任务要求: 请把下面所有条目逐行整理成 Markdown 表格，分为“序号”和“文本”两列，空行不要列入。答案中不要放入图片。

原始数据:

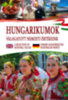 Hungarikumok - válogatott nemzeti értékeink könyv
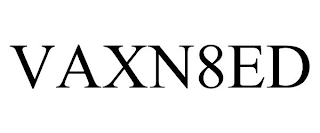 VAXN8ED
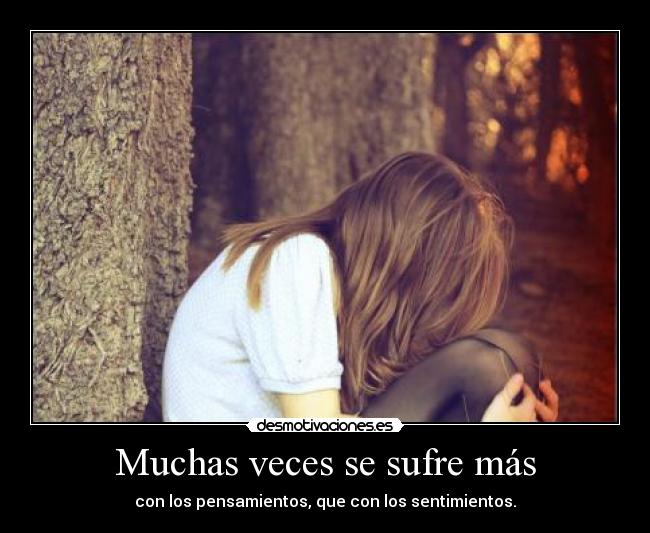 Muchas veces se sufre más - con los pensamientos, que con los sentimientos.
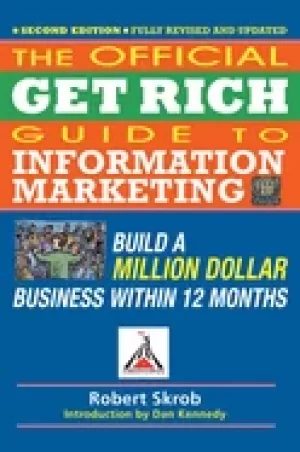 Image of official get rich guide to information marketing build a million dollar bus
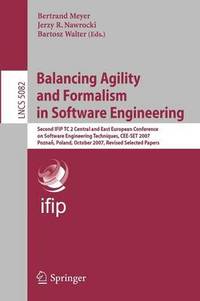 Balancing Agility and Formalism in Software Engineering: Second IFIP TC 2 Central and East...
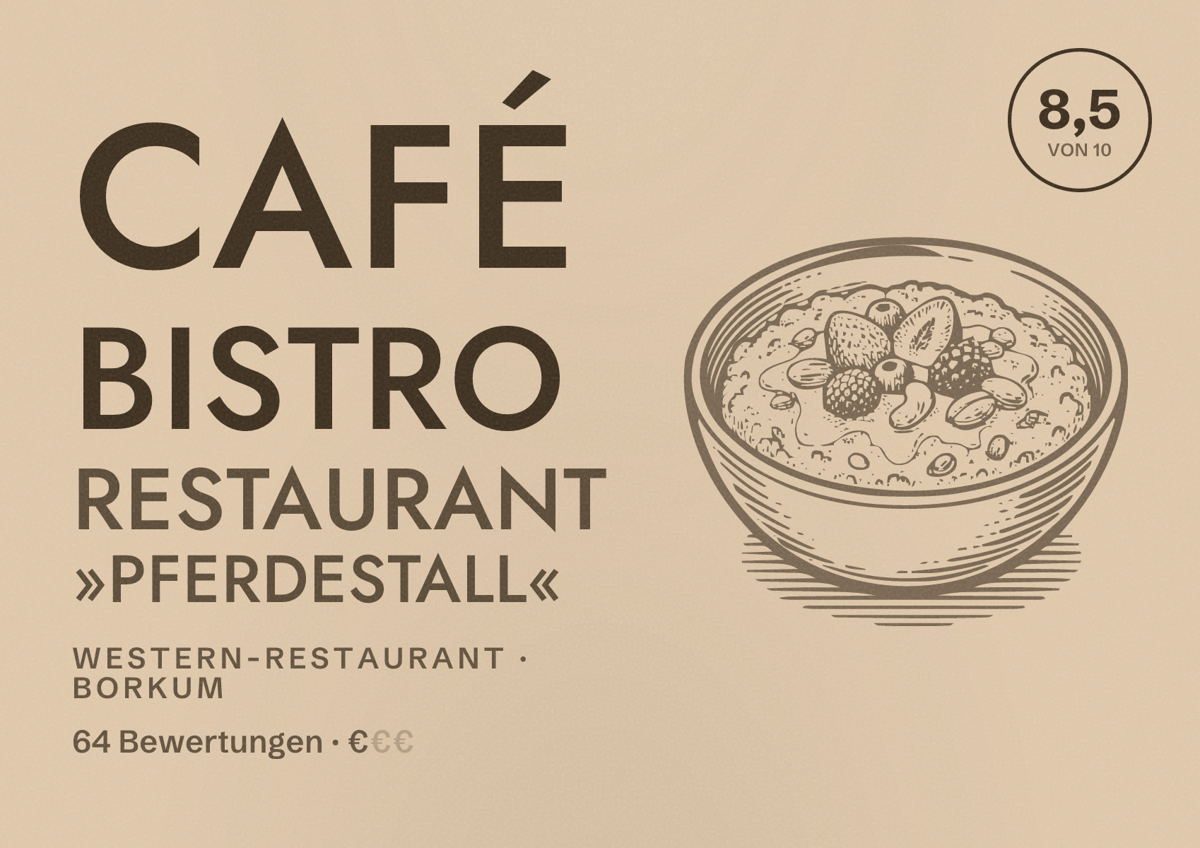 Illustriertes Poster von Café Bistro Restaurant »Pferdestall«, Western-Restaurant in Borkum: Bewertung 8,5 von 10 aus 64 Bewertungen, Preisniveau €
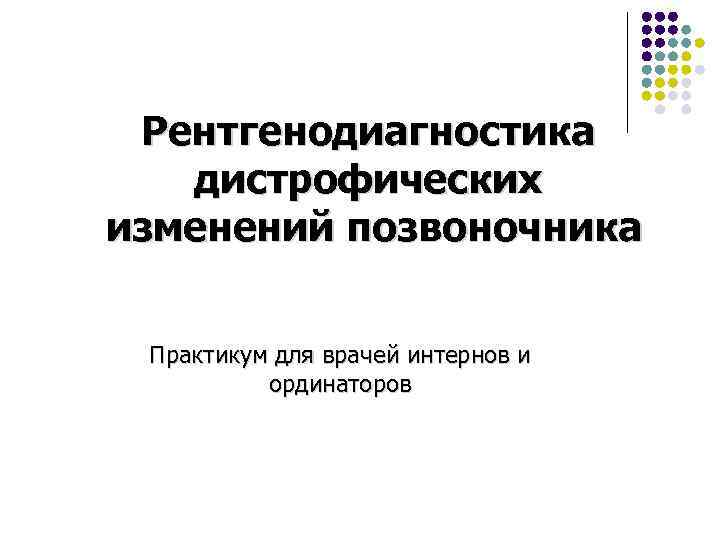 Рентгенодиагностика дистрофических изменений позвоночника Практикум для врачей интернов и ординаторов 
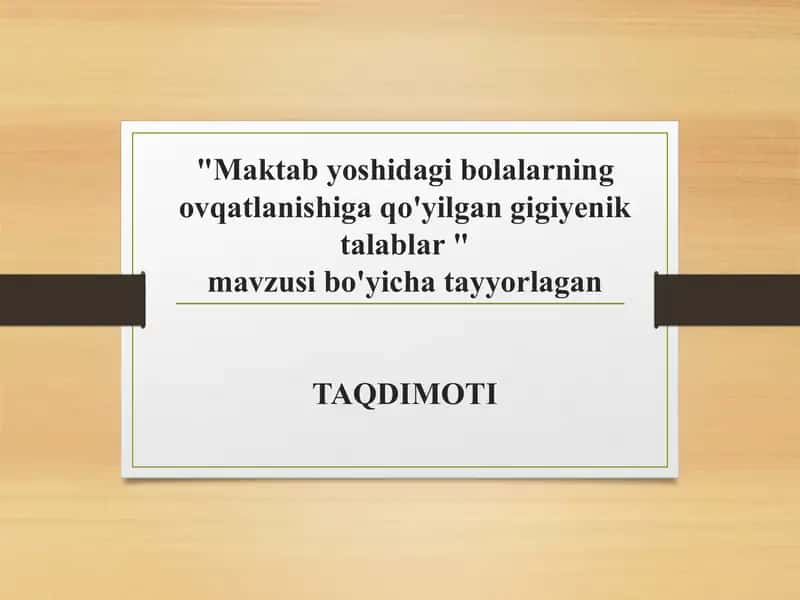 Maktab yoshidagi bolalarning ovqatlanishiga qo'yilgan gigiyenik talablar 1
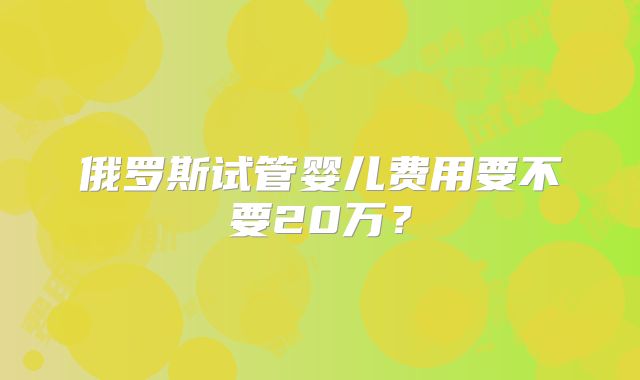 俄罗斯试管婴儿费用要不要20万?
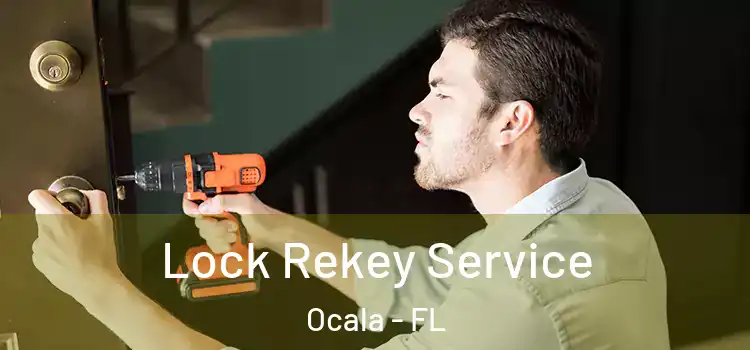  Lock Rekey Service Ocala - FL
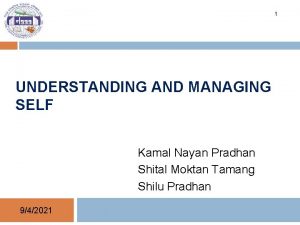 1 UNDERSTANDING AND MANAGING SELF Kamal Nayan Pradhan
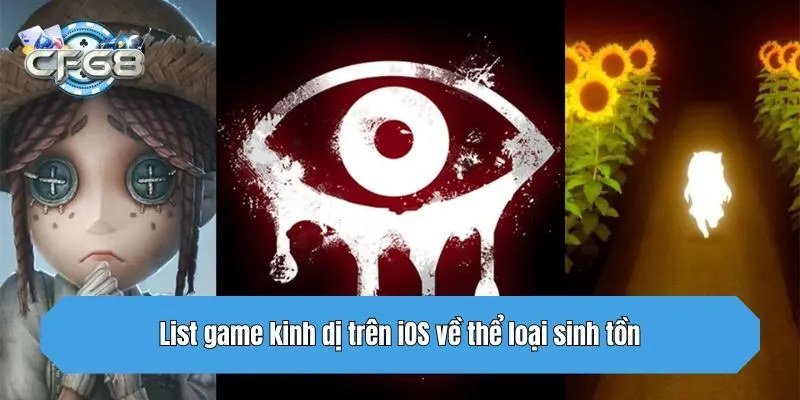 List game kinh dị trên iOS về thể loại sinh tồn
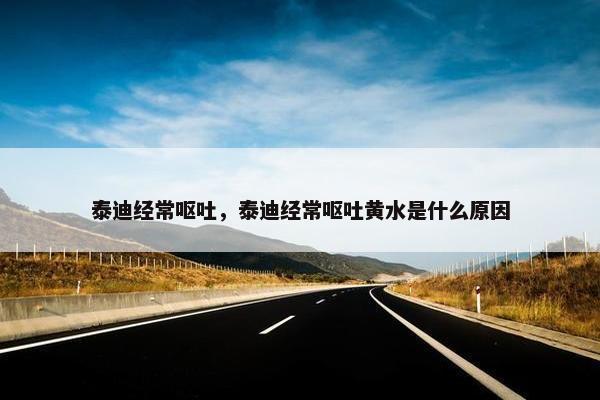 泰迪经常呕吐，泰迪经常呕吐黄水是什么原因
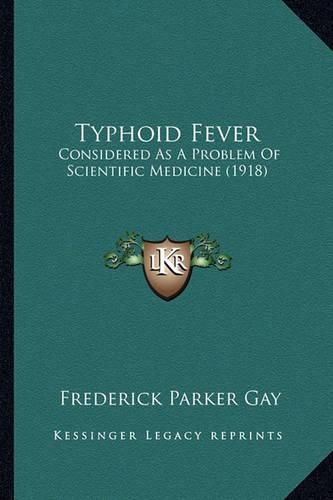 Cover image for Typhoid Fever: Considered as a Problem of Scientific Medicine (1918)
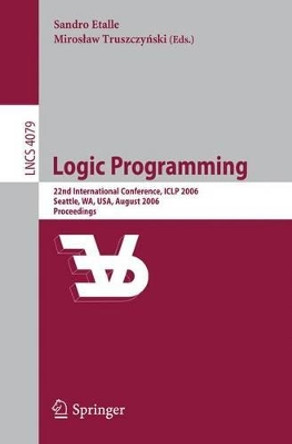 Logic Programming: 22nd International Conference, ICLP 2006, Seattle, WA, USA, August 17-20, 2006, Proceedings by Sandro Etalle 9783540366355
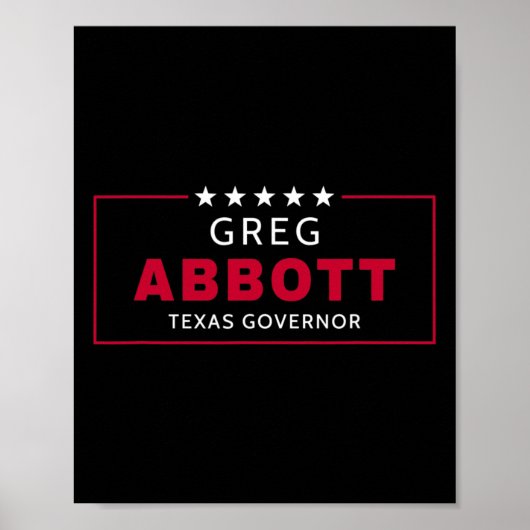 Greg Abbott Verkiezing Texas Gouverneur Republikei Poster (Voorkant)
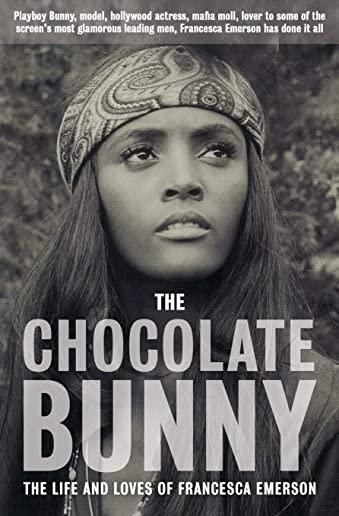 The Chocolate Bunny: Playboy Bunny, model, Hollywood actress, Mafia Moll, lover to some of the screen's most glamorous leading men, Frances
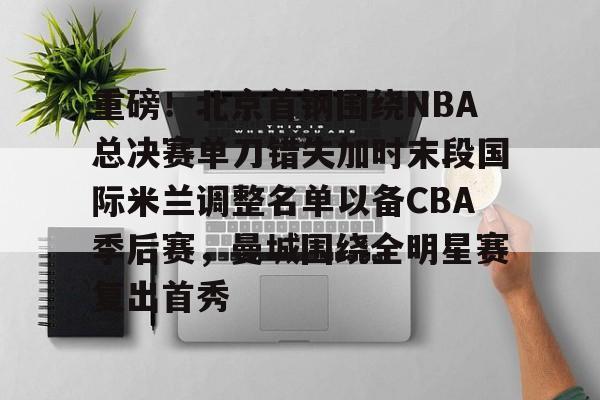 亚博游戏官网-重磅！北京首钢围绕NBA总决赛单刀错失加时末段国际米兰调整名单以备CBA季后赛，曼城围绕全明星赛复出首秀的简单介绍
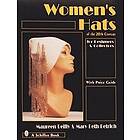 Women's Hats of the 20th Century: For Designers and Collectors Engelska Hardback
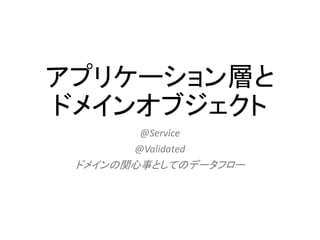 アプリケーション層と
ドメインオブジェクト
@Service
@Validated
ドメインの関心事としてのデータフロー
 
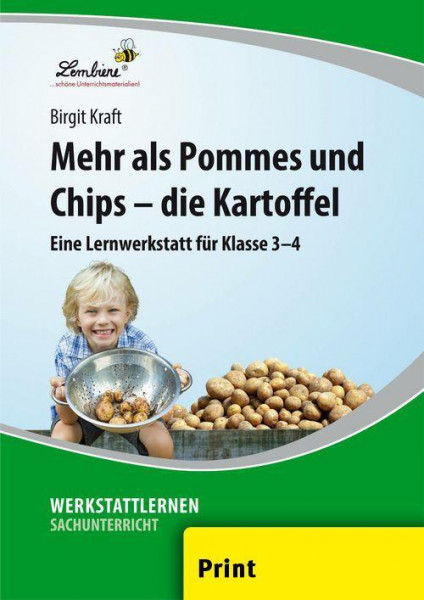 Mehr als Pommes und Chips - die Kartoffel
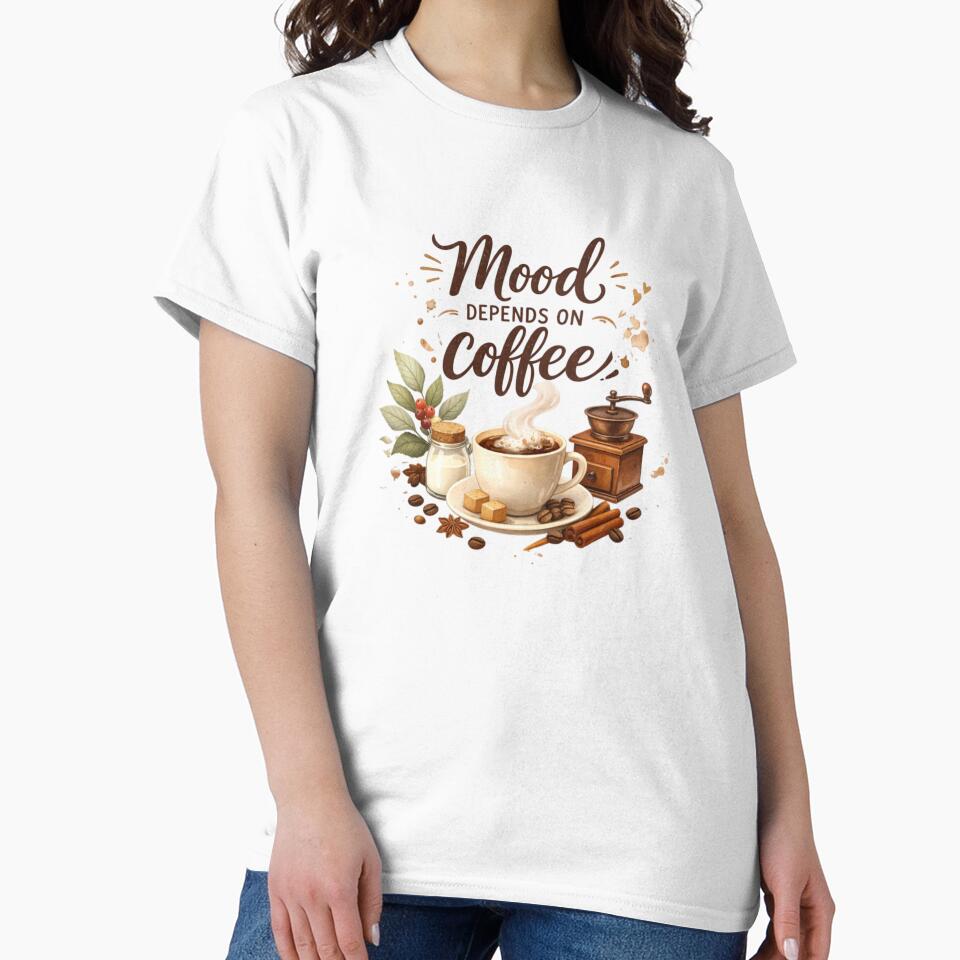Mood Depends on Coffee – Aesthetic Coffee Lover Quote Design by Sanika arts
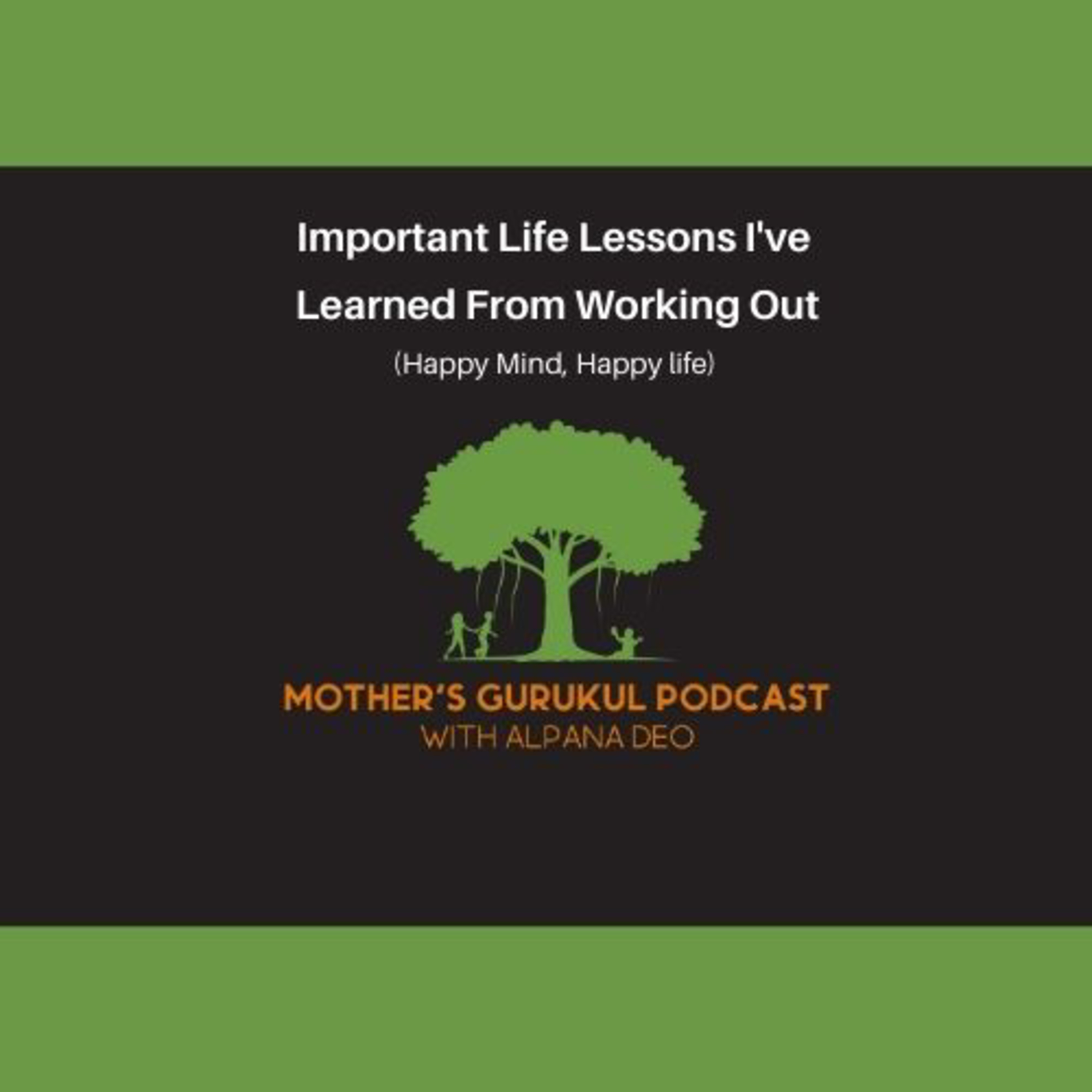 Important Life Lessons I've Learned From Working Out episode artwork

作答区:
| 序号 | 文本 |
|---|---|
| 1 |  Hungarikumok - válogatott nemzeti értékeink könyv |
| 2 |  VAXN8ED |
| 3 |  Muchas veces se sufre más - con los pensamientos, que con los sentimientos. |
| 4 |  Image of official get rich guide to information marketing build a million dollar bus |
| 5 |  Balancing Agility and Formalism in Software Engineering: Second IFIP TC 2 Central and East... |
| 6 |  Illustriertes Poster von Café Bistro Restaurant »Pferdestall«, Western-Restaurant in Borkum: Bewertung 8,5 von 10 aus 64 Bewertungen, Preisniveau € |
| 7 |  Рентгенодиагностика дистрофических изменений позвоночника Практикум для врачей интернов и ординаторов  |
| 8 |  Maktab yoshidagi bolalarning ovqatlanishiga qo'yilgan gigiyenik talablar 1 |
| 9 |  俄罗斯试管婴儿费用要不要20万? |
| 10 |   Lock Rekey Service Ocala - FL |
| 11 |  1 UNDERSTANDING AND MANAGING SELF Kamal Nayan Pradhan |
| 12 |  List game kinh dị trên iOS về thể loại sinh tồn |
| 13 |  泰迪经常呕吐，泰迪经常呕吐黄水是什么原因 |
| 14 |  Cover image for Typhoid Fever: Considered as a Problem of Scientific Medicine (1918) |
| 15 |  Logic Programming: 22nd International Conference, ICLP 2006, Seattle, WA, USA, August 17-20, 2006, Proceedings by Sandro Etalle 9783540366355 |
| 16 |  Greg Abbott Verkiezing Texas Gouverneur Republikei Poster (Voorkant) |
| 17 |  The Chocolate Bunny: Playboy Bunny, model, Hollywood actress, Mafia Moll, lover to some of the screen's most glamorous leading men, Frances |
| 18 |  亚博游戏官网-重磅！北京首钢围绕NBA总决赛单刀错失加时末段国际米兰调整名单以备CBA季后赛，曼城围绕全明星赛复出首秀的简单介绍 |
| 19 |  Women's Hats of the 20th Century: For Designers and Collectors Engelska Hardback |
| 20 |  アプリケーション層と |
| 21 | ドメインオブジェクト |
| 22 | @Service |
| 23 | @Validated |
| 24 | ドメインの関心事としてのデータフロー |
| 25 |  Mehr als Pommes und Chips - die Kartoffel |
| 26 | Mood Depends on Coffee – Aesthetic Coffee Lover Quote Design by Sanika arts |
| 27 |  Important Life Lessons I've Learned From Working Out episode artwork |